East and Gulf coasts brace for impact
By Gary Williams, SSGA Director of Transportation and Regulatory Affairs
Shippers and importers are bracing for a storm on the East and Gulf coasts as the International Longshoremen’s Association (ILA) Union issued stern warnings and strong rhetoric last week. Two main issues loom. The first is an offer by U.S. Maritime Alliance (USMX) management for a 32% pay increase that is being rebuffed by the labor union as far below their ask of a 78% pay increase that is based upon wanting a share of the record profits obtained during the pandemic by ocean container carriers.
Second is the union’s fight against port automation.
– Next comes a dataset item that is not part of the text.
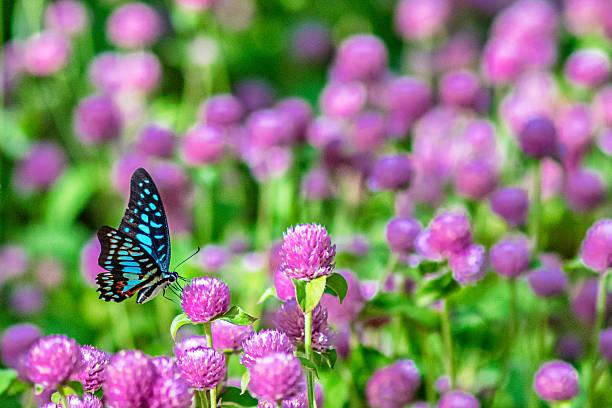 Small butterfly in garden picture id635741814?b=1&k=6&m=635741814&s=612x612&w=0&h=e0 ivyj5bzz9ql bep3oiaxbbjf8kvmdcdvpfvupq1u=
The ILA submits that wage increases aren’t worth anything to workers that have been eliminated by automation.
The pessimism is growing regarding an agreement being reached before the strike date of Oct. 1, as evidenced by articles in major national publications close to the container industry.
While President Biden will have at hand the Taft-Hartley Act to invoke to bring union workers back to work, the union has pledged to work in extreme slowdown if ordered back. The outcomes for the Trudeau administration intervening were very negative, with a possible early election being called for, which would be expected to go in favor of the Conservatives should the NDP break away from their alliance with the Liberal party there as a reaction to the strike intervention.
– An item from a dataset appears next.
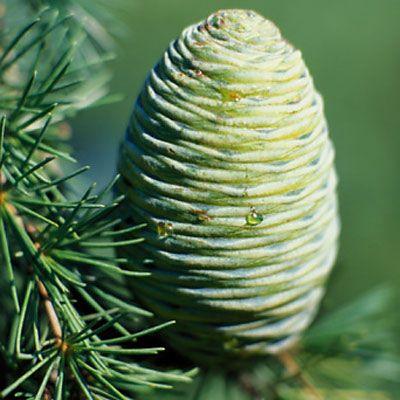cedarwood oil for arthritis pain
Having recently watched the scenario in Canada with rail workers being locked out and immediately ordered back to negotiations and continuance of work, all involved are in a difficult position: Labor is firm on wanting their “piece of the pie” and a labor agreement that exceeds the most recent ILWU contract. USMX is poised to resist as importers and shippers warn of much higher costs charged back to them having a major effect on imports and exports.
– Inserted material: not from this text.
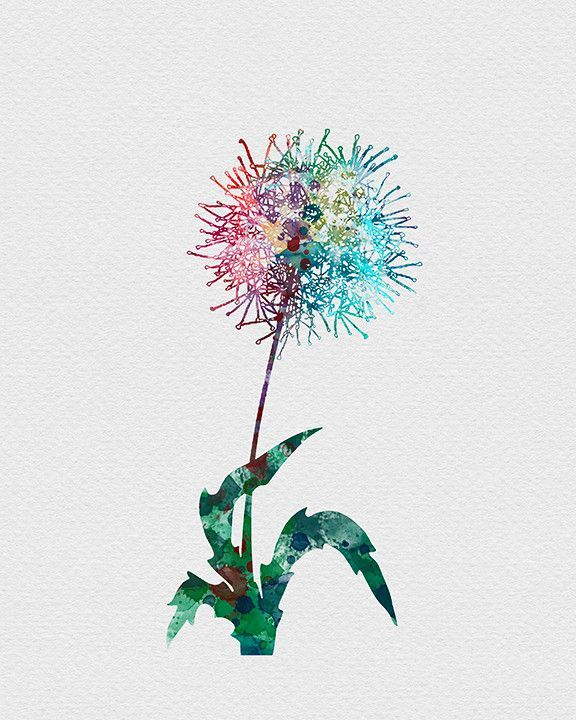 Dandelion Flower Watercolor Art Print Dandelion Art Watercolor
With the election on the horizon, the Democratic Party (often considered pro-union) could face potential political backlash from unions if President Biden chooses to intercede, while standing aside could disrupt 60% of the U.S. container volume, valued at $588 billion annually.
The disruption is too great not to affect all other ports, and customers should be made well aware that West Coast execution will most likely experience significant challenges should the strike go into effect for even a short period of time.